*** Selected passage Section Begins ***
How Does Education Level Impact Attitudes Among Voters of Color?
After the 2016 election, all pundits wanted to talk about were white non-college voters. Democratic support had cratered with this group between Obama’s 2012 reelection and Hillary Clinton’s loss in 2016, and everyone wanted to know why.
But four years later, the 2020 election has illustrated that the story of Democrats’ shifting coalition is more complicated than that old narrative. Democratic support held constant with white non-college voters between 2016 and 2020, but their support with non-white non-college voters dipped from 81% to 75%. Seventy-five percent support is still high, but given the importance of Black, Hispanic, and Asian voters to the Democratic coalition, a 6-point drop-off has serious implications for Democrats both at the presidential level but also in down-ballot races with sizable non-white constituencies.
Since the November election, pundits and data-crunchers have debated exactly what this drop-off means, how significant it really is, and why it happened. One potential explanation is that there are growing cleavages among Black, Latino, and Asian voters by education. But it’s difficult to prove. Frustratingly, most polls do not have sufficient sample sizes to draw conclusions about non-white voters by education level. Many do not even have sample sizes big enough to break out non-white voters by their actual race or ethnicity, grouping them instead as “voters of color.” While the phrase “X group is not a monolith” is in vogue, most publicly-available data sources do treat Black, Hispanic, and Asian voters as such. Amy Walter highlighted this problem in a recent Cook Political Report article, recognizing that we have enough data to know that Democrats lost support with non-white non-college voters, but not enough data to have a sense of why or how Democrats might win them back.
To contend with this vacuum, Third Way is launching a new project to examine and understand educational divides among Black, Hispanic, and Asian voters on the most pressing political debates of our time. The data we do have reveals opinion divides on several key issues, but it also shows some areas of consensus among voters of color of every education level. For this analysis, we relied on the Cooperative Election Study (CES), a survey of 66,000 US adults that is conducted each year. The CES asks voters’ opinions on a range of important issues from abortion, guns, and policing to health care and social welfare policy. We have transferred this data into a more easily decipherable format and now are partnering with experts to sift through it all and uncover what these educational divides might mean for Democrats as they try to reverse negative trends with non-white non-college voters.
*** Selected passage Section Ends ***
:: About this task ::
Restate the passage on education and voters of color, starting at "After the 2016" and ending at "sizable non-white constituencies.", with "coalition" swapped for "voter base".
*** Data to examine Section Begins ***
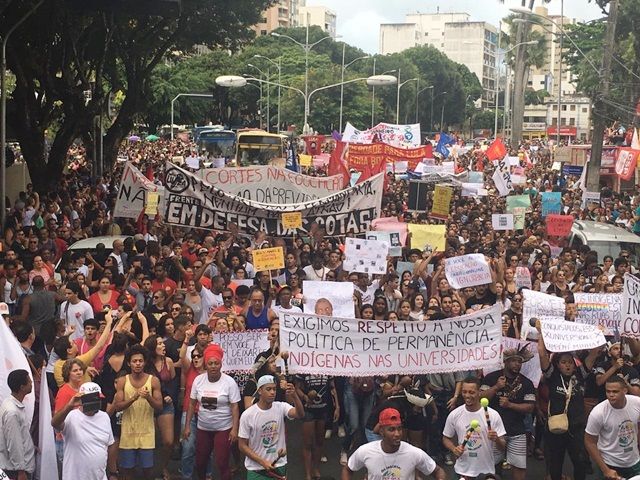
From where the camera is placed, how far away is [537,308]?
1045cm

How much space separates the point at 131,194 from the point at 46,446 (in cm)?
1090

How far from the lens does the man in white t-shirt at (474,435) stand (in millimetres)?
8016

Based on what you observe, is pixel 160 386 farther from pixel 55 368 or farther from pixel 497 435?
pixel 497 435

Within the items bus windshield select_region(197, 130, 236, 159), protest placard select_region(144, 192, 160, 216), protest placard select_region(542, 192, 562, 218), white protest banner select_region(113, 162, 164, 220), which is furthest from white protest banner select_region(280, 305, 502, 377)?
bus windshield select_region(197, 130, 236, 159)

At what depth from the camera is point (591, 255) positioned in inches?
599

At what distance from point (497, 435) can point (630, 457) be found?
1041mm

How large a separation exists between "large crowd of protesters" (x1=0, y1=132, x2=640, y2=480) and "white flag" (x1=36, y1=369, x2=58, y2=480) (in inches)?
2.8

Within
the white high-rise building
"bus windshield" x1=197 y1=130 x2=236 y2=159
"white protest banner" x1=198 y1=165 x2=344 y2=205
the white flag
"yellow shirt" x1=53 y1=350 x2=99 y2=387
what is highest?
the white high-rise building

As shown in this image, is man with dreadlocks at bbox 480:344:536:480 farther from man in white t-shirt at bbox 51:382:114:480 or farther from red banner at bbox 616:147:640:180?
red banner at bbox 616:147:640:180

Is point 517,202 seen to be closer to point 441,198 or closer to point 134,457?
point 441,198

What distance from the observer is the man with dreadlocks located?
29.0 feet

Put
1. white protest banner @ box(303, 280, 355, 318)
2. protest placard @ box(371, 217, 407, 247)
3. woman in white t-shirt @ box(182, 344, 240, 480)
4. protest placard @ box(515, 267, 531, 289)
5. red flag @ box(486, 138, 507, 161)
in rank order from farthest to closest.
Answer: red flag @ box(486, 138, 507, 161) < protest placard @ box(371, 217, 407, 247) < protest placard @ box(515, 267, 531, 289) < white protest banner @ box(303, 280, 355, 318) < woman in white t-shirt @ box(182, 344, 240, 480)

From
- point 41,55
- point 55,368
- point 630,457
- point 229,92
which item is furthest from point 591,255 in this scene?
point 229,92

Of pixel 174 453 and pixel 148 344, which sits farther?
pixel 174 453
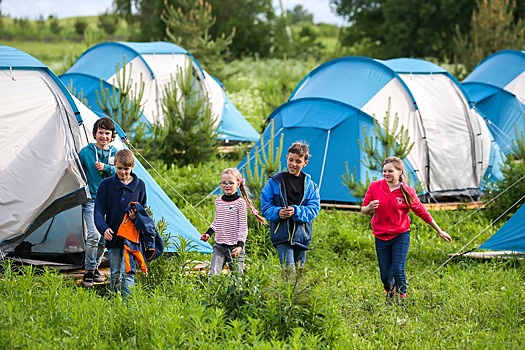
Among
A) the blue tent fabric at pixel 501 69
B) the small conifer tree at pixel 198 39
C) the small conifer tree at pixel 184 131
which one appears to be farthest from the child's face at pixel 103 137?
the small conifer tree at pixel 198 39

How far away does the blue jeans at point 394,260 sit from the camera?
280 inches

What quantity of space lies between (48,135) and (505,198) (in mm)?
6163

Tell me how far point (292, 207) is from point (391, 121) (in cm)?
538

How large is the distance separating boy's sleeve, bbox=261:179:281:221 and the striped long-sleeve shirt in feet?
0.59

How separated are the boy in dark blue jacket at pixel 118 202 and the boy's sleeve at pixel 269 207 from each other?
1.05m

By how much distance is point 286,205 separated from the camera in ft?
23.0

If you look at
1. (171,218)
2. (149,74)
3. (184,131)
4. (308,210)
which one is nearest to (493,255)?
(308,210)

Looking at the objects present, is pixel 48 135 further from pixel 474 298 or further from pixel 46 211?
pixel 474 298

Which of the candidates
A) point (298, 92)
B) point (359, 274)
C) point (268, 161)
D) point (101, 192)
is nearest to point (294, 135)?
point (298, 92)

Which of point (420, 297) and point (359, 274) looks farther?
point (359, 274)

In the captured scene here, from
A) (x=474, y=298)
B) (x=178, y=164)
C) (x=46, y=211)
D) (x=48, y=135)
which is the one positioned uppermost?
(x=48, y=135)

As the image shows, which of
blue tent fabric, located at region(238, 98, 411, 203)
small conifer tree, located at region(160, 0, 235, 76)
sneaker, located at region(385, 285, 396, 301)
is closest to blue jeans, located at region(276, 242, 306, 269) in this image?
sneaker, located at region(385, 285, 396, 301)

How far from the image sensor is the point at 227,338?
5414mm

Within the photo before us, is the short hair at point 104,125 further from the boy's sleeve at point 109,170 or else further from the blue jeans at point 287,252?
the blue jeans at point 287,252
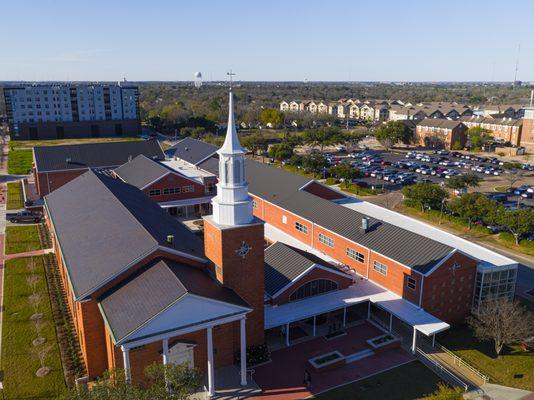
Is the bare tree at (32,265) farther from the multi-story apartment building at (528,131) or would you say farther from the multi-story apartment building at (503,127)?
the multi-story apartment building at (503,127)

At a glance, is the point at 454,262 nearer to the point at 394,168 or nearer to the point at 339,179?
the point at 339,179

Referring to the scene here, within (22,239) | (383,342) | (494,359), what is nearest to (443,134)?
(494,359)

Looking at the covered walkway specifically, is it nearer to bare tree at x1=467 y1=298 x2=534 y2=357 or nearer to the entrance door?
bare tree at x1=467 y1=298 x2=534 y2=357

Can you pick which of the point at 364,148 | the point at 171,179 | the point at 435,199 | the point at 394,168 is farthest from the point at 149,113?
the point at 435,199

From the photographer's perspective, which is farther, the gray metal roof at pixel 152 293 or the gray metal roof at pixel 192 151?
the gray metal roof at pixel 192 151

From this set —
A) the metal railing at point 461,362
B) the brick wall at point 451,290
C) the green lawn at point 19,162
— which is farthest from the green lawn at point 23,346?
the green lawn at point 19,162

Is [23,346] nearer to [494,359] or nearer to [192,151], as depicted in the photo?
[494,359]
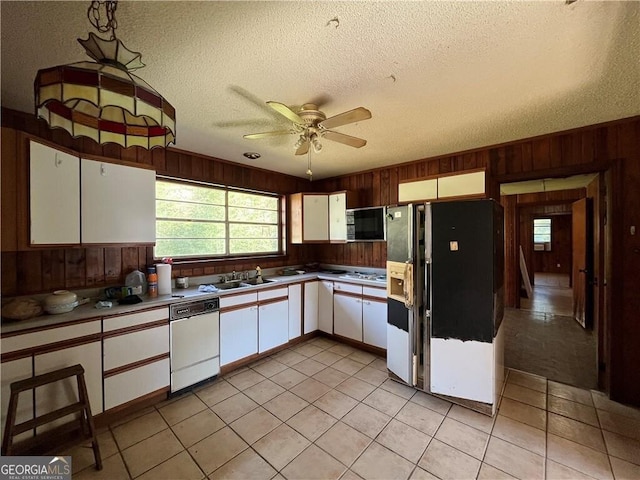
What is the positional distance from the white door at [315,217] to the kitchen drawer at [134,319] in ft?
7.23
*** Data to examine Section Ends ***
:: Response below ::
After the 2016 election, all pundits wanted to talk about were white non-college voters. Democratic support had cratered with this group between Obama’s 2012 reelection and Hillary Clinton’s loss in 2016, and everyone wanted to know why.
But four years later, the 2020 election has illustrated that the story of Democrats’ shifting voter base is more complicated than that old narrative. Democratic support held constant with white non-college voters between 2016 and 2020, but their support with non-white non-college voters dipped from 81% to 75%. Seventy-five percent support is still high, but given the importance of Black, Hispanic, and Asian voters to the Democratic voter base, a 6-point drop-off has serious implications for Democrats both at the presidential level but also in down-ballot races with sizable non-white constituencies.